L'Océan Atlantique s’est rétréci comme peau de chagrin. Au chevet de la vieille Europe, la jeune Amérique veille. En adoptant une perspective schmittienne, (Carl Schmitt, Terre et mer, 1944) on pourrait considérer que l'intervention états-unienne de 1917 constitue une première submersion des puissances telluriques, européennes par les forces maritimes, thalassocratiques, anglo-américaines. Quoi qu'il en soit, les États-Unis sont devenus non seulement les gendarmes du monde, mais aussi les créanciers de l'Europe. Un second mondialisme, le libéralisme américain du président Wilson, est apparu sur le jeu d'échecs de la politique mondiale.
Fiat lux
Coincée entre les matérialismes socialiste et marchand, entre dictature du prolétariat et homogénéisation libérale du monde, la civilisation chrétienne et classique paraît rétrospectivement mal en point en 1917. Et pourtant, c’est au cœur des ténèbres que la lumière parut. Le 13 de chaque mois, de mai à octobre, la Vierge apparaît à trois bergers portugais : Jacinthe, François et Lucie. Parmi les demandes de la Reine du Ciel, la consécration de la Russie. Le 13 juillet 1917 en effet, la Vierge dit que, pour empêcher la guerre, elle viendra demander la consécration de la Russie à son Cœur immaculé. Le message marial anticipe les horreurs qui seront commises, à partir d'octobre, par les Bolcheviks athées parvenus au pouvoir à Petrograd.
Les apparitions de Fatima sont d'abord, et avant tout, un message spirituel délivré par la Vierge celui de la conversion et la fin des offenses. Elles sont aussi, d'une certaine manière, une leçon politique aux peuples de la terre. Adressé depuis une vieille terre de chrétienté, de reconquête et de mission, à des petits pastoureaux enracinés dans leur Portugal natal, le message marial vient rappeler à tous qu'au milieu du déchainement du Mal et des bombes, une Mère veille sur nous.

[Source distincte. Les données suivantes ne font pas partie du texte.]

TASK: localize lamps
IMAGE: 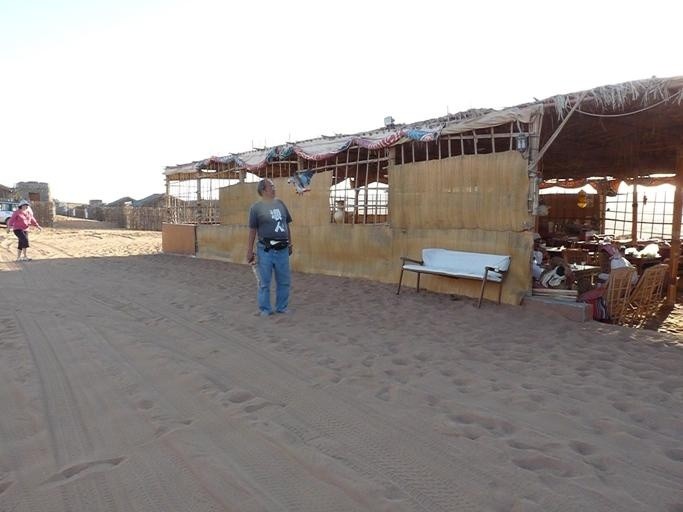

À travers les apparitions de la Vierge, c'est l'universalité de l'Église qui, telle le Soleil, resplendit à la face du monde. On croyait la barque de Pierre dépassée ? La voilà au contraire en première ligne, aux avant-postes de l'Histoire. Le miracle de Fatima vient rappeler qu'à l'aube du siècle des idéologies et des mondialismes destructeurs, la parole de l'Église - qui seule a les promesses de l'éternité - a encore du prix. Plus que jamais. C'est l’Église - « la seule Internationale qui tienne ! » dira le Maître de Martigues - qui pourra délivrer ce message de fraternité authentique des hommes, non en les fondant dans le tout indistinct du Marché, de l’État total ou du village global, mais en les enracinant dans l'amour du Prince de la Paix.
Fatima est sans doute le plus important des anniversaires de 1917. Le plus fondamental en tout cas, en ce qu'il est le seul à nous apporter des réponses. Alors que le monde, notamment en Orient, n en a pas fini de payer les pots cassés de cette année charnière (conséquences inextricables de la déclaration Balfour du 2 novembre 1917; révoltes arabes agitées par T.E. Lawrence; génocides des Chrétiens dans l’empire ottoman), il est plus que temps de tourner les yeux vers Notre-Dame de Fatima. Si 1917 doit être une leçon, alors qu elle soit notre institutrice.